Welcome to film lovers in Canberra and Perth, where the festival has just opened. My colleague Peter Krausz and I have been writing about some of the films on this year’s program since before the festival opened in Sydney and Melbourne- you can scroll down and discover more about some of the films screening.
I’m glad to see both the ACT and Western Australian programs include three of my personal highlights from this year: STOPPED ON TRACK (see the two posts below), SLEEPING SICKNESS, and CRACKS IN THE SHELL.
The last-named, directed and co-written by Christian Schwowchow, is a very interesting spin on the story archetype last seen in Darren Aronofsky’s US Oscar-winner, Black Swan. This time the protagonist is not a ballerina but an emotionally vulnerable young actress named Josephine (Denmark’s Stine Fischer Christensen), pushed to the brink by a manipulative and sexually exploitative stage director.
What really marks out the German film from Aronofksy’s however is the non-generic approach he takes to the material. Instead of the former’s deliberately extreme (sometimes bordering on the hysterical) blend of melodrama and horror, CRACKS IN THE SHELL is a naturalistic and probingly psychological drama built around a rivetingly virtuosic performance from Christensen.
This insightful film is not only a compelling investigation into emotional vulnerability and the abuse of power but also into the nature of acting and notions of personal authenticity.
Making quite a contrast is SLEEPING SICKNESS, a hauntingly strange and structurally bold tale of Europeans in Africa focused on colonialism, medical aid and corruption in contemporary Cameroon.

Raw data:
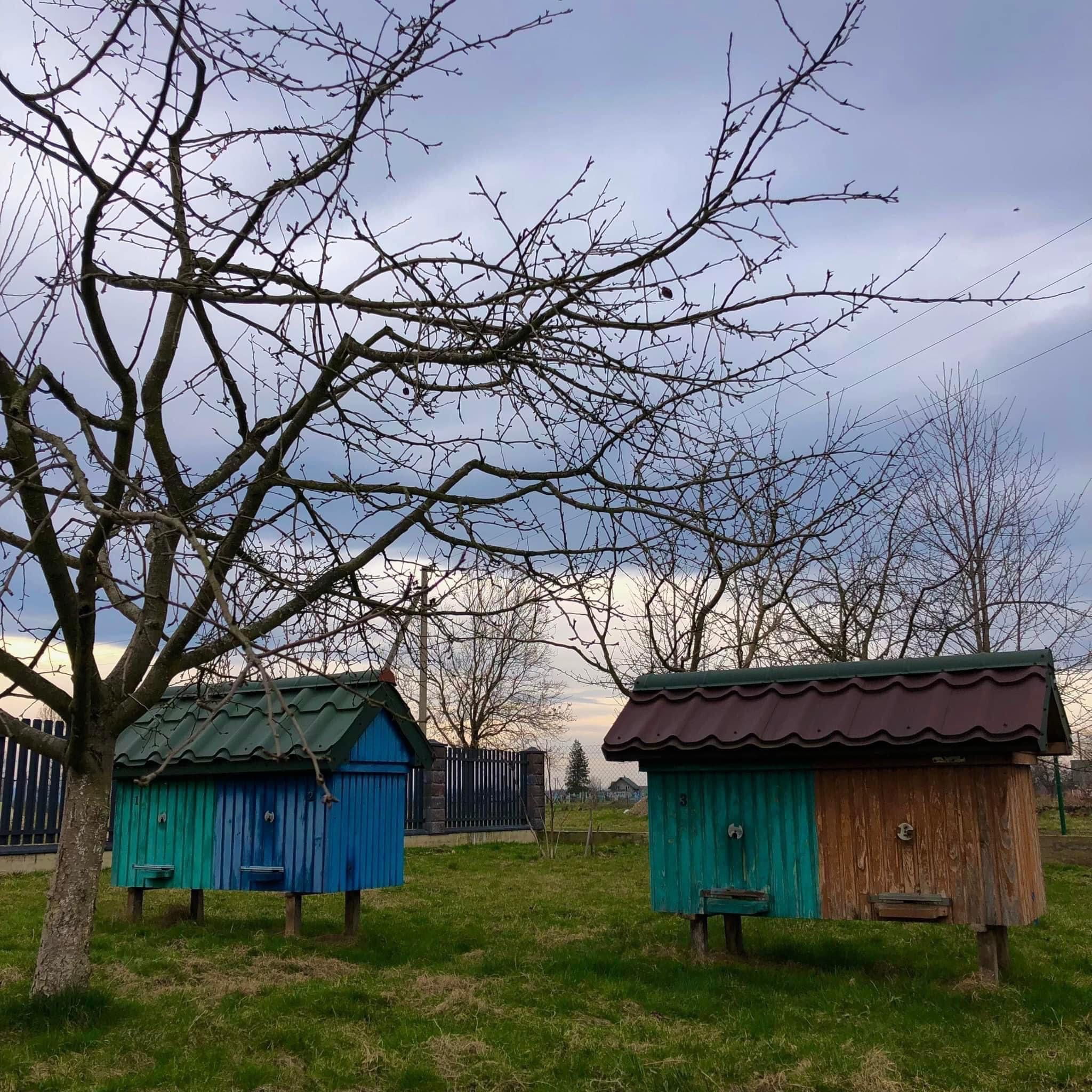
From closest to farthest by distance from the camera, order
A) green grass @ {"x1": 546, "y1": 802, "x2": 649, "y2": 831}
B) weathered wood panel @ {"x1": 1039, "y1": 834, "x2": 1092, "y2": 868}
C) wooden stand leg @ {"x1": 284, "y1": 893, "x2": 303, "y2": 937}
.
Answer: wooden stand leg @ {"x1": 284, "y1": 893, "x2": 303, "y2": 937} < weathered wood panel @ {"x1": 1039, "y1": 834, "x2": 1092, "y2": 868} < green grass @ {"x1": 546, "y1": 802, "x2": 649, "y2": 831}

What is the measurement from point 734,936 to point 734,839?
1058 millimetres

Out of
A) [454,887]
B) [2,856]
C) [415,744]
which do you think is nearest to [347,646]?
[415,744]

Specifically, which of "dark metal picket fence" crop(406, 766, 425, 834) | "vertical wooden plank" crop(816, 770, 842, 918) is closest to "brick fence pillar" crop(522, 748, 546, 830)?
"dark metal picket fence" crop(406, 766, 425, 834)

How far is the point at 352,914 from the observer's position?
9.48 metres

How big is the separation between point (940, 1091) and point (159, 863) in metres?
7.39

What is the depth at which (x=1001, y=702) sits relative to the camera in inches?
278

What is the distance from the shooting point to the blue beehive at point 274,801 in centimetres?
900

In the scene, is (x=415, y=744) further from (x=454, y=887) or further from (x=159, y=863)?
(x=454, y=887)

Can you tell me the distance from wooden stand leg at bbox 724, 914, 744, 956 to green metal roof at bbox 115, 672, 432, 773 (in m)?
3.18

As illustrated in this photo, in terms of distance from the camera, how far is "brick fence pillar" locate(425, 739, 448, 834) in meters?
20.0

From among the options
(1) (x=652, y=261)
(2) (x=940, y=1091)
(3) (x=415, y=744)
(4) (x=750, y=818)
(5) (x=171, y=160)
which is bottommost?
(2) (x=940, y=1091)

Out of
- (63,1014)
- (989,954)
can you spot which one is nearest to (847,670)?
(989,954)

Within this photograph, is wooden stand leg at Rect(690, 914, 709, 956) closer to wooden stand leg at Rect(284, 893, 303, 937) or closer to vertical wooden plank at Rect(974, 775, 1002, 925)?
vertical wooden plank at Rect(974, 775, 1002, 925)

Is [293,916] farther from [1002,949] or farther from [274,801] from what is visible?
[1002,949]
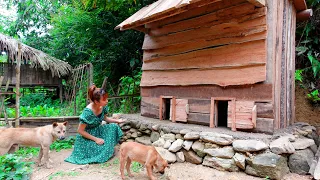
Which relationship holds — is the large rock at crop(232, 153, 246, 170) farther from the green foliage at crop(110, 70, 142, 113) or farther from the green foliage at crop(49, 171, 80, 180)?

Required action 1: Retype the film festival text from "The last-named, directed" to "performance from Christensen.".
Required action 2: According to the film festival text, who plays Josephine in CRACKS IN THE SHELL?
Required action 3: Rewrite the paragraph of the film festival text that begins "What really marks out the German film" in a shorter form that keeps its main facts.

Exercise output 1:
The last-named, directed and co-written by Christian Schwowchow, is a very interesting spin on the story archetype last seen in Darren Aronofsky’s US Oscar-winner, Black Swan. This time the protagonist is not a ballerina but an emotionally vulnerable young actress named Josephine (Denmark’s Stine Fischer Christensen), pushed to the brink by a manipulative and sexually exploitative stage director.
What really marks out the German film from Aronofksy’s however is the non-generic approach he takes to the material. Instead of the former’s deliberately extreme (sometimes bordering on the hysterical) blend of melodrama and horror, CRACKS IN THE SHELL is a naturalistic and probingly psychological drama built around a rivetingly virtuosic performance from Christensen.

Exercise output 2: Stine Fischer Christensen plays Josephine.

Exercise output 3: Unlike Aronofsky's deliberately extreme, sometimes near-hysterical blend of melodrama and horror, the German film takes a non-generic approach: CRACKS IN THE SHELL is a naturalistic, probingly psychological drama built around a rivetingly virtuosic performance from Christensen.